Given the possible problems with microarray technology and studies (both observational and experimental) to date, there have still been some remarkable developments and discoveries that may lead to real advances in cancer control. Recent successes include the use of expression levels of six genes, originally identified from separate microarray studies, to predict survival of patients with diffuse large B-cell lymphoma (11); identification of a panel of 254 genes whose expression is associated with metastatic dissemination of cutaneous melanomas (12); use of expression profiling to identify the origin of cancers of unknown primary site (13); and a validated 70-gene signature that adds independent prognostic information to clinicopathologic risk assessment for women with node-negative breast cancer (14). This last gene signature is currently being tested in a large randomized clinical trial.

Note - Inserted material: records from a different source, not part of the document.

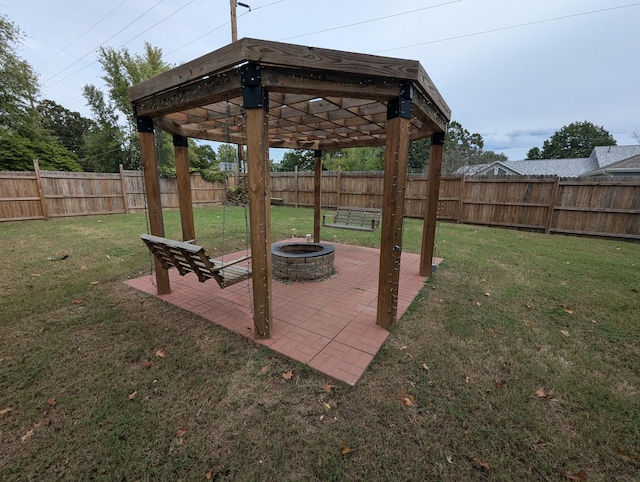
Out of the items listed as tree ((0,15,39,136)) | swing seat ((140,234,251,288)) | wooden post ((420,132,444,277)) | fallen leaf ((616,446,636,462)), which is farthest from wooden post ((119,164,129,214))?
fallen leaf ((616,446,636,462))

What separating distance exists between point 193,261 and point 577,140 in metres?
48.1

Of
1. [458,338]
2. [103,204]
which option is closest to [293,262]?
[458,338]

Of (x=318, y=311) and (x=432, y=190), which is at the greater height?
(x=432, y=190)

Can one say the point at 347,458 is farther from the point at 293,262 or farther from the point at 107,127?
the point at 107,127

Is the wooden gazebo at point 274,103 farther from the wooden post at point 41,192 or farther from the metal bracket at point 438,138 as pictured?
the wooden post at point 41,192

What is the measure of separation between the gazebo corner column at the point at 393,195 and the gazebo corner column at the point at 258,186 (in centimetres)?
112

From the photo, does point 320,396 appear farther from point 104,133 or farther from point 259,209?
point 104,133

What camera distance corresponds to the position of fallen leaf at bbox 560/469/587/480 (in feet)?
4.71

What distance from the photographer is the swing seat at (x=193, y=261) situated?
2.50m

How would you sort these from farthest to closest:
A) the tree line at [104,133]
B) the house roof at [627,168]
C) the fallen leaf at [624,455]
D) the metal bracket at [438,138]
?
the tree line at [104,133]
the house roof at [627,168]
the metal bracket at [438,138]
the fallen leaf at [624,455]

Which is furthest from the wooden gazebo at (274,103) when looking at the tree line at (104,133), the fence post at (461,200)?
the fence post at (461,200)

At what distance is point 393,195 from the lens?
2.52m

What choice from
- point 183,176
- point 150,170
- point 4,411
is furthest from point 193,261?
point 183,176

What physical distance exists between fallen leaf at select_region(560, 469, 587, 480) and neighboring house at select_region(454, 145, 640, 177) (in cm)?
1475
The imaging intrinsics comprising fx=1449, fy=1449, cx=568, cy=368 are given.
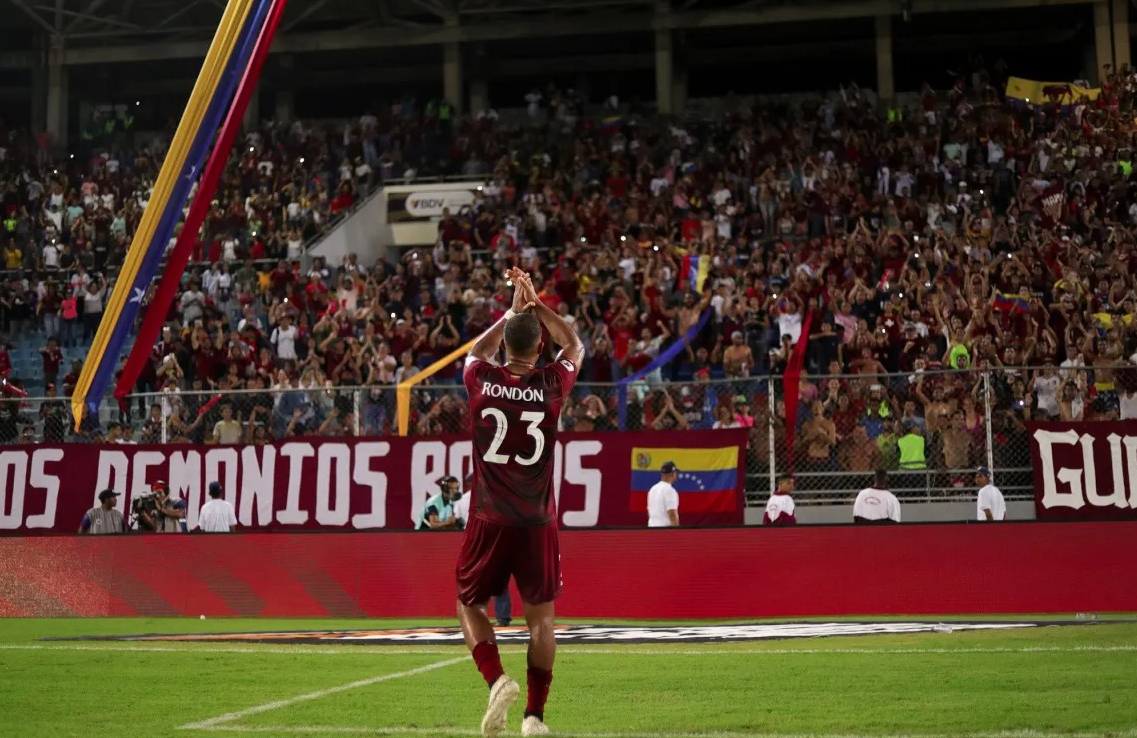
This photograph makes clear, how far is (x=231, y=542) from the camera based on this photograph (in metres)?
17.0

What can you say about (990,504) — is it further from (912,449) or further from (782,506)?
(782,506)

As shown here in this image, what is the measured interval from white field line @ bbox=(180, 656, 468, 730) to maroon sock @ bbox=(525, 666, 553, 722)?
5.35ft

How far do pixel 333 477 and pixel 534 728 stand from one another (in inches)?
494

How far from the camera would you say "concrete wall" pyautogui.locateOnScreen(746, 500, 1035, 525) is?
677 inches

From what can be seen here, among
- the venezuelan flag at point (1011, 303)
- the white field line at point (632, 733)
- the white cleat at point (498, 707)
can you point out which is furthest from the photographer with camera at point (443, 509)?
the white cleat at point (498, 707)

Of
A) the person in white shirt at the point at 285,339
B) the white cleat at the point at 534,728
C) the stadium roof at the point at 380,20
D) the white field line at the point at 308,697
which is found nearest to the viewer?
the white cleat at the point at 534,728

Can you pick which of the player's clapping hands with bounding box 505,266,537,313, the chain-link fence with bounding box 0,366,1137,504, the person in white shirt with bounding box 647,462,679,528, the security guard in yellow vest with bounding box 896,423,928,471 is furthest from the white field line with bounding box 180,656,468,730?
the security guard in yellow vest with bounding box 896,423,928,471

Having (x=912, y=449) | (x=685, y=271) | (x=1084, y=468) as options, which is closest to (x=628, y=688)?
(x=912, y=449)

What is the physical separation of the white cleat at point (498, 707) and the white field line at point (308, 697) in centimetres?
154

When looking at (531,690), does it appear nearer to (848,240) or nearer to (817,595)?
(817,595)

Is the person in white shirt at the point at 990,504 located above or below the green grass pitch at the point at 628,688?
above

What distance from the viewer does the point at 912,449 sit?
56.6ft

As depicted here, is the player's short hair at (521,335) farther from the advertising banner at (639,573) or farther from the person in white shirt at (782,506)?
the person in white shirt at (782,506)

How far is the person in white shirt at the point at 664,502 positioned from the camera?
55.5 ft
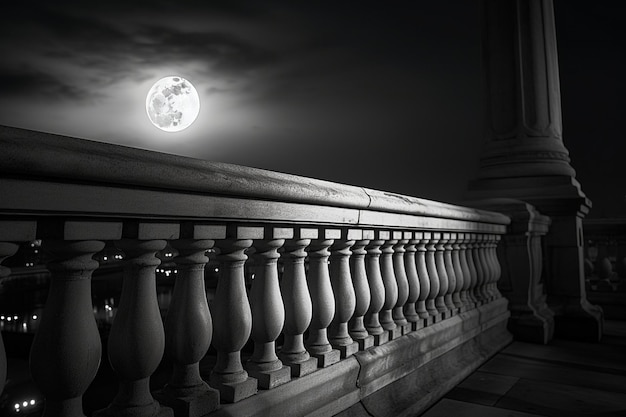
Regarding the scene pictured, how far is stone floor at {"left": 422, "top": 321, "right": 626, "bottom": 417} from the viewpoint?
2322 mm

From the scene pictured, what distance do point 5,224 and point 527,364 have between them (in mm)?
3369

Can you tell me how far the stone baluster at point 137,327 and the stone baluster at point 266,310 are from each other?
0.43 m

In conclusion, microarray technology has the potential to add valuable information to clinical and epidemiologic studies of cancer but well-established epidemiologic principles should not be sacrificed in the process. Ideally, studies should be conducted prospectively with collection of large numbers of well-annotated samples to minimize bias and allow assessment of confounding. Attention must be paid to the array platform and methods to be used and validation is essential. If used judiciously, microarrays could provide a clearer picture of the cancers we are studying as well as enhancing our understanding of the molecular pathways underlying known exposure-cancer associations. This could lead to better options for cancer prevention, diagnosis, and treatment and our ultimate goal of cancer control.